## Set of tasks
A) Summarize the casino sale passage in two sentences.
B) Pull out every line of the records that contains the word "found".

## Passage shown
Three crystal chandeliers are illuminated at the former Trump Taj Mahal casino in Atlantic City, where the ostentatious light fittings were among items on sale. Photo: AP
It is then up to the liquidators to get whatever they can for the individual items. Hayes would not say how much the company hoped to make from the sale.

Trump cut most ties with Atlantic City in 2009, having lost control of the casino company in a bankruptcy. His friend and fellow billionaire Carl Icahn shut the Taj Mahal down last October amid a bitter strike with Atlantic City’s main labour union.

Hard Rock plans a May 2018 opening under its own music-related theme, hence the need to get rid of all things Taj Mahal.

Maria Marine, of Egg Harbor City, New Jersey, an Atlantic City suburb, was on the prowl for pool and patio furniture. While waiting for the doors to open, she recalled the casino’s heyday.

[Stored data]

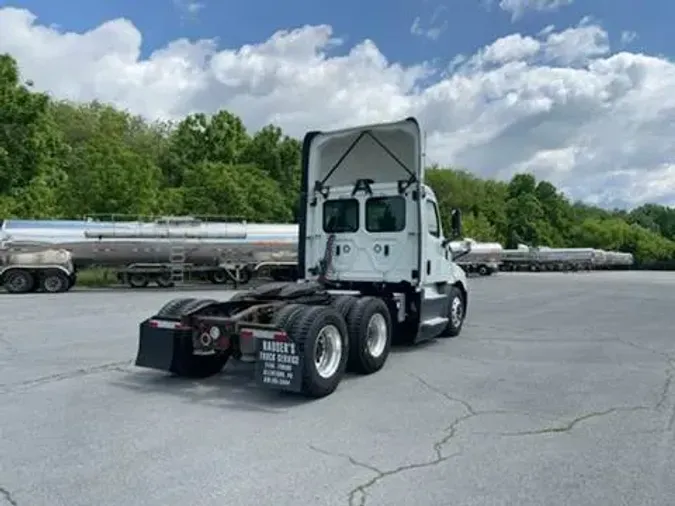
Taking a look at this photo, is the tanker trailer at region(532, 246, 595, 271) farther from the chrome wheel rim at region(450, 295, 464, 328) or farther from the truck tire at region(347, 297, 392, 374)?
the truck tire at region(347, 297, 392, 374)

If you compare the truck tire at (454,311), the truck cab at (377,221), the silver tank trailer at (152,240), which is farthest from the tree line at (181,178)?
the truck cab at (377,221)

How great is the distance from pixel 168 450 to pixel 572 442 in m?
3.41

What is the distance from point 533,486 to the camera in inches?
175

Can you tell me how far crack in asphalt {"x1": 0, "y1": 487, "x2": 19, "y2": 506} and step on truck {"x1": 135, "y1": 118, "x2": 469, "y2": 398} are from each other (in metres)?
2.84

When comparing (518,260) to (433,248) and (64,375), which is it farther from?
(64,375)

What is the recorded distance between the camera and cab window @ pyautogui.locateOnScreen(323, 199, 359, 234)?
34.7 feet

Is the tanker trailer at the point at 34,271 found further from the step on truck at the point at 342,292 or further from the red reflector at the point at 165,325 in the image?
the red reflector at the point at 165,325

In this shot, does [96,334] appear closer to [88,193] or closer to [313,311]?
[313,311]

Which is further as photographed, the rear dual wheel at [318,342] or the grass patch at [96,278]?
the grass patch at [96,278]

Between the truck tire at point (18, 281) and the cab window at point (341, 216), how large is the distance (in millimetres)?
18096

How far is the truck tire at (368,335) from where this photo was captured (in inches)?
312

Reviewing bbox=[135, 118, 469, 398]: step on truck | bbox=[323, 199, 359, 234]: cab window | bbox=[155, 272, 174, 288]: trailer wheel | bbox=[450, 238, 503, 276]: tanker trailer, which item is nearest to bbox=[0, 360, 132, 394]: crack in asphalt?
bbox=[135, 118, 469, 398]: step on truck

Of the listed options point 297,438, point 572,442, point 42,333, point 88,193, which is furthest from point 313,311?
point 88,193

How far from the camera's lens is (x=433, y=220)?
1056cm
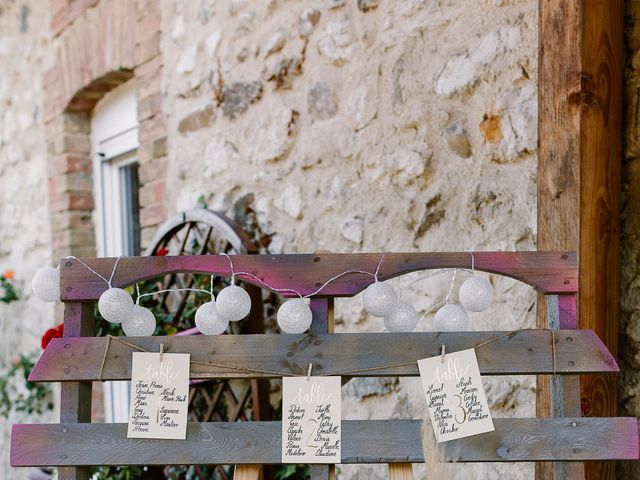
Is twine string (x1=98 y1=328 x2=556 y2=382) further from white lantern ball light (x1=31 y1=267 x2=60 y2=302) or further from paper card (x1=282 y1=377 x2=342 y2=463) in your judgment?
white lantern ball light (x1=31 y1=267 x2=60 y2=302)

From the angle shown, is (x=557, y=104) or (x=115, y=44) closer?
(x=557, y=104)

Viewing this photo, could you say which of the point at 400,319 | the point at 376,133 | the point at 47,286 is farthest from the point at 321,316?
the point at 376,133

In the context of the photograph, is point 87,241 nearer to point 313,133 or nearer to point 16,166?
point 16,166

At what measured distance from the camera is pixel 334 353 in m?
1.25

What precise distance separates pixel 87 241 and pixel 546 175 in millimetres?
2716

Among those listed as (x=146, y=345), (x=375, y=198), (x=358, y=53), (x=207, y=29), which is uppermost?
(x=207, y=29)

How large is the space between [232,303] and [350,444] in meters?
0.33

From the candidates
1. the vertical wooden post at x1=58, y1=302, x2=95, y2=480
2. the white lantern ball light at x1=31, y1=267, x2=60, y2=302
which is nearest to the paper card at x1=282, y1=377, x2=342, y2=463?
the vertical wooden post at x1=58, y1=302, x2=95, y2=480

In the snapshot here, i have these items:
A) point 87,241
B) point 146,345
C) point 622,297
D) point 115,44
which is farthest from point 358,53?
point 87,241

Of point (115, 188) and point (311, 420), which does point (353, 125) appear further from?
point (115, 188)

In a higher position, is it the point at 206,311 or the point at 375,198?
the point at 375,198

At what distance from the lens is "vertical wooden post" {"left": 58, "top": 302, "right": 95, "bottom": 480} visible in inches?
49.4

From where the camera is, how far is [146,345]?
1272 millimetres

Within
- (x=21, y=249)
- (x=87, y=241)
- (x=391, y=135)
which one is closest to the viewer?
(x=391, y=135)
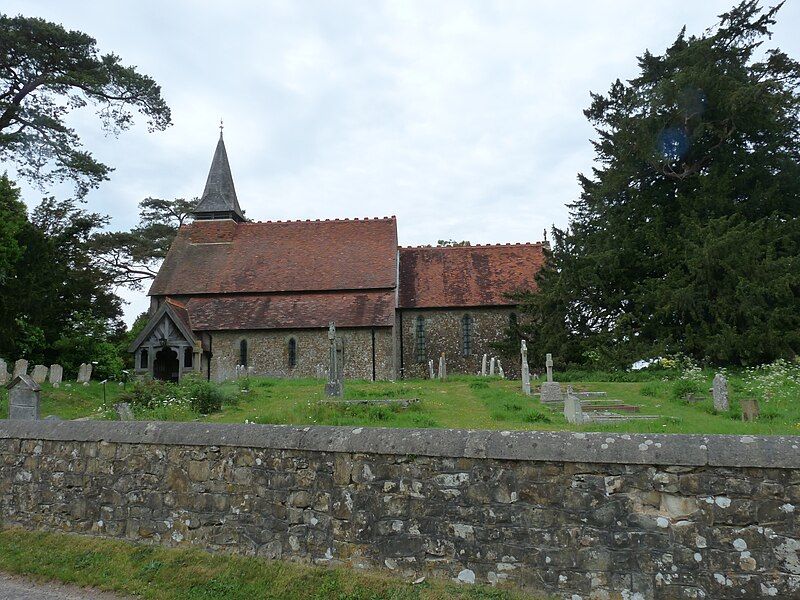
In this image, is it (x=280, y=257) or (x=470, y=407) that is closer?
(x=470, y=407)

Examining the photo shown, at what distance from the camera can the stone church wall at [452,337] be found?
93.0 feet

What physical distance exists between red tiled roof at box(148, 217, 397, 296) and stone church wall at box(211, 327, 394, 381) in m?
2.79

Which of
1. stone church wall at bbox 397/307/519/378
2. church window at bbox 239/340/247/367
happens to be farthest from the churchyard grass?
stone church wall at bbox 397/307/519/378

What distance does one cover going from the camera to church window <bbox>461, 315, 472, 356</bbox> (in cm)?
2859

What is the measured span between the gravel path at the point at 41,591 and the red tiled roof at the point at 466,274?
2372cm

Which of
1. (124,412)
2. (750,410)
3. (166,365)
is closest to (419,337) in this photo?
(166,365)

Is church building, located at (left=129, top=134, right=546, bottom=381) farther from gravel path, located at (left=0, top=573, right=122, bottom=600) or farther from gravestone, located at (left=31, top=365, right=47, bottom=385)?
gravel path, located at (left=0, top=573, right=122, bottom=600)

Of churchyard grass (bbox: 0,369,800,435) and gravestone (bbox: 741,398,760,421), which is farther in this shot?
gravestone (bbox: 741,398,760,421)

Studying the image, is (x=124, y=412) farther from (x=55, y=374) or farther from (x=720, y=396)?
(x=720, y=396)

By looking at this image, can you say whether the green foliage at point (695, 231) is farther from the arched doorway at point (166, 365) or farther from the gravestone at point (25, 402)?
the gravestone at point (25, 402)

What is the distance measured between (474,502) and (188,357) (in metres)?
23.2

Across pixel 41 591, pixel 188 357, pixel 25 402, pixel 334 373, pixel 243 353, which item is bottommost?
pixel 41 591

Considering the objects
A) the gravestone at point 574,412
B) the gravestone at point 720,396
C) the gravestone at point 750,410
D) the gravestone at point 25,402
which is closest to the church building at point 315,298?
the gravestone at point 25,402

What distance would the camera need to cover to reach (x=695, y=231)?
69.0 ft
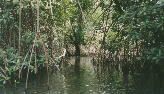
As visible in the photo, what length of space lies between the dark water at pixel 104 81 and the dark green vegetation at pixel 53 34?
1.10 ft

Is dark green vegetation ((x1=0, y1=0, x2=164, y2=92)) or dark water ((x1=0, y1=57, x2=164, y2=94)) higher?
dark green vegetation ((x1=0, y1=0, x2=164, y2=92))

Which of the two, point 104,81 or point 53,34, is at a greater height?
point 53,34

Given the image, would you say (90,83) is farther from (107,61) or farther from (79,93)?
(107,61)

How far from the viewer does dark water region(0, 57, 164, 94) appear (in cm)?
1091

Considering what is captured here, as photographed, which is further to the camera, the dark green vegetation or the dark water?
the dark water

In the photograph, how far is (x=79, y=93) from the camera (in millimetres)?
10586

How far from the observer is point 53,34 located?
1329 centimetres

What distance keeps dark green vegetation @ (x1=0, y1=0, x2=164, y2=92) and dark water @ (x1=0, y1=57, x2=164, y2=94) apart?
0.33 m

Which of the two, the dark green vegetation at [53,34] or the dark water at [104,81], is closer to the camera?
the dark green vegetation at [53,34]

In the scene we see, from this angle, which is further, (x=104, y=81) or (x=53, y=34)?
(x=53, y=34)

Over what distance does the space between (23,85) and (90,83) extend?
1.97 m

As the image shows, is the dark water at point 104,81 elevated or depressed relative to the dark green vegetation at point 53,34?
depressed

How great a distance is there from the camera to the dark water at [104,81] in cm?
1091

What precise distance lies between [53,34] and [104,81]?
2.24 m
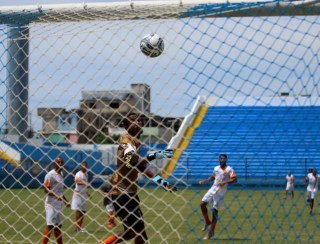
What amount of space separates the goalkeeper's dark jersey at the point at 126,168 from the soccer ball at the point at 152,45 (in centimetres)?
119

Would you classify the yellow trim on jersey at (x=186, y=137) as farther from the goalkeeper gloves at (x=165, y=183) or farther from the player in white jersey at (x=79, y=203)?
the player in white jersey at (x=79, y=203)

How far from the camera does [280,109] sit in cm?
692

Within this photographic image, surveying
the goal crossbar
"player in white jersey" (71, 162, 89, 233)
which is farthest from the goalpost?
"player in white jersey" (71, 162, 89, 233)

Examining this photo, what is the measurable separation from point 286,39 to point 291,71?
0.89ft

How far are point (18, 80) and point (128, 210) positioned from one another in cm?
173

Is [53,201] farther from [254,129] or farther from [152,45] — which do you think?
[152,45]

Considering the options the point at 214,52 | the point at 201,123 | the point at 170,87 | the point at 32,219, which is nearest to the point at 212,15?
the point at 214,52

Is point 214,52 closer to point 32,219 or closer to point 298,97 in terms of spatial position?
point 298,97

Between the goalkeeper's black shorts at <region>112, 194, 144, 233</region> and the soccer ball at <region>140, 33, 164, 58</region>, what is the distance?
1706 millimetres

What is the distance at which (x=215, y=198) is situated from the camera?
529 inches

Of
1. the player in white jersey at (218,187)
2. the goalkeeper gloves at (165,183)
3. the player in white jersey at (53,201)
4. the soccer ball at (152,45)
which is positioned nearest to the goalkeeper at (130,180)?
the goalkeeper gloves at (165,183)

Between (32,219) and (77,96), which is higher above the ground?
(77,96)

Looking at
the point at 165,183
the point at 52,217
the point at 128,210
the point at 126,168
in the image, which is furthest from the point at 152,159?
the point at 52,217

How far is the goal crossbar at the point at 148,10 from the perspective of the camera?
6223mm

## Answer list
A) The former Trump Taj Mahal casino in Atlantic City is selling off items such as its crystal chandeliers, and liquidators will get whatever they can for each piece. Trump cut most ties with Atlantic City in 2009, Carl Icahn shut the casino last October amid a bitter strike, and Hard Rock plans a May 2018 opening under its own music theme.

B)
Is the tanker trailer at the point at 34,271 found further from the step on truck at the point at 342,292 or further from the red reflector at the point at 165,325 in the image?
Examining the photo shown, at what distance from the camera can the stone church wall at [452,337] be found?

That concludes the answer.